▼
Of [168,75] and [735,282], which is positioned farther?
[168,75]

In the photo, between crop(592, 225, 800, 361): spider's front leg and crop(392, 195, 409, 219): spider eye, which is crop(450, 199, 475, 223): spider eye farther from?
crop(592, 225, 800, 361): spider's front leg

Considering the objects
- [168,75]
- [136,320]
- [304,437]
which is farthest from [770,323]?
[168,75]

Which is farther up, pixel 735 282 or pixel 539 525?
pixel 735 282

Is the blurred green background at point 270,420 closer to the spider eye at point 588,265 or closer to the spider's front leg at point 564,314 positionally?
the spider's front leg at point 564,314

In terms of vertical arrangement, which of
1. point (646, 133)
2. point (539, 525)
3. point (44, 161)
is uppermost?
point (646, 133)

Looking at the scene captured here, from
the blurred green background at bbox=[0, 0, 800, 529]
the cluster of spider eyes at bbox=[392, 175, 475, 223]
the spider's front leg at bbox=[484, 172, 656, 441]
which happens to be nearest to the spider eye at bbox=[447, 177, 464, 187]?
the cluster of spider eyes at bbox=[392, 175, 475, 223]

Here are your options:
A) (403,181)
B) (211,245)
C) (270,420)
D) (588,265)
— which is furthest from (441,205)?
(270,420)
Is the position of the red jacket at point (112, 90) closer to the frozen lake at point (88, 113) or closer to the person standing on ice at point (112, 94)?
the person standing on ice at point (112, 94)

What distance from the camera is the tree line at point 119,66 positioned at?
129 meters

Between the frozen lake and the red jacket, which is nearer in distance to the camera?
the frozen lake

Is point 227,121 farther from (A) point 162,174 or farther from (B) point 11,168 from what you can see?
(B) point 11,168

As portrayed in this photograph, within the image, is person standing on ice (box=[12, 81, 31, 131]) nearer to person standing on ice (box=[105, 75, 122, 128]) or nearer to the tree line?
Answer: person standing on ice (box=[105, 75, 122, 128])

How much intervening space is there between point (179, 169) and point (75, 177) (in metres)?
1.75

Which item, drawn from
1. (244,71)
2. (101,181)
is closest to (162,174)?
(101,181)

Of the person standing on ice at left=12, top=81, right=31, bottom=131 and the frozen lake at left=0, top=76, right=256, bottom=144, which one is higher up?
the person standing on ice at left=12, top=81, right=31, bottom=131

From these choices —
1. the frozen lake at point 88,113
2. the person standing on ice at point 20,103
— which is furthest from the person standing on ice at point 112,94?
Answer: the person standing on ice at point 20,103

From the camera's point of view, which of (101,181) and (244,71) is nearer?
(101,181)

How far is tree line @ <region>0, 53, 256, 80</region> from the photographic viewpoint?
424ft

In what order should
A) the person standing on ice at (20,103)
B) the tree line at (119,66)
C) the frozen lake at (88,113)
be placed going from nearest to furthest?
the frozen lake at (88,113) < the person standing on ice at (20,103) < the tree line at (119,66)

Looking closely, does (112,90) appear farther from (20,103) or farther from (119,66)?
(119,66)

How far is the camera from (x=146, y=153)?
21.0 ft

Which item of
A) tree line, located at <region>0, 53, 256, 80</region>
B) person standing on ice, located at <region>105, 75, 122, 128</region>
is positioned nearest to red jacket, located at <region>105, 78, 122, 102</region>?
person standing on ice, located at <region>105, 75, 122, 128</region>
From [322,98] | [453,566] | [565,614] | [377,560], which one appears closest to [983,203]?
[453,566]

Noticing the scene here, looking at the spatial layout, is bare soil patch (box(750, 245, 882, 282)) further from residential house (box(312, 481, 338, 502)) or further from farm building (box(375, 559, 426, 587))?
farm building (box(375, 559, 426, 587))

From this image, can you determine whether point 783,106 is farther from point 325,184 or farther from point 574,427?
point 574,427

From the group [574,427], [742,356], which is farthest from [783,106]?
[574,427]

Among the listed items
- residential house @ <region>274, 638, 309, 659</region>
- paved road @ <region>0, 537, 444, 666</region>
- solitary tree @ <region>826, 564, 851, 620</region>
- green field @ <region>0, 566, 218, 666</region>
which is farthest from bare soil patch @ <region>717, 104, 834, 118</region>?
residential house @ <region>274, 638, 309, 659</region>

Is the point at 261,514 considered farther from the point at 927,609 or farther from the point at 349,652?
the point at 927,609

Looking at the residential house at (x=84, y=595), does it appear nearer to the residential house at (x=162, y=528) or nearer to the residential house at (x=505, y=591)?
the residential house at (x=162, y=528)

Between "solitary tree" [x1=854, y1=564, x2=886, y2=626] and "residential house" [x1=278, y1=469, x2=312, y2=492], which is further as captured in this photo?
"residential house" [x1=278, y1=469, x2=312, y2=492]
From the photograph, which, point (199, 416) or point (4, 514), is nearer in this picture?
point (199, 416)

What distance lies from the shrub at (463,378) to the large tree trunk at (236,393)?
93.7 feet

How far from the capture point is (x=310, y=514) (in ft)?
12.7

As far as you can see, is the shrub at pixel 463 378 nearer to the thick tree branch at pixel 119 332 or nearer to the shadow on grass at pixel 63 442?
▲
▶ [Description of the task]: Reproduce exactly the lines from the one with "Is the point" through the end of the entries above, both ends included.

▶ [Response]:
Is the point at 261,514 considered farther from the point at 927,609 or farther from the point at 349,652?
the point at 927,609

Looking at the residential house at (x=84, y=595), does it appear nearer to the residential house at (x=162, y=528) or nearer to the residential house at (x=505, y=591)?
the residential house at (x=162, y=528)

Between "solitary tree" [x1=854, y1=564, x2=886, y2=626] and "residential house" [x1=278, y1=469, x2=312, y2=492], which is further as captured in this photo?
"residential house" [x1=278, y1=469, x2=312, y2=492]
From the photograph, which, point (199, 416) or point (4, 514), is nearer in this picture?
point (199, 416)

What distance lies from the shrub at (463,378) to the large tree trunk at (236,393)?
93.7 feet

How far from the capture point is (x=310, y=514) (in ft)?
12.7

As far as you can see, is the shrub at pixel 463 378 nearer to the thick tree branch at pixel 119 332 or nearer to the shadow on grass at pixel 63 442?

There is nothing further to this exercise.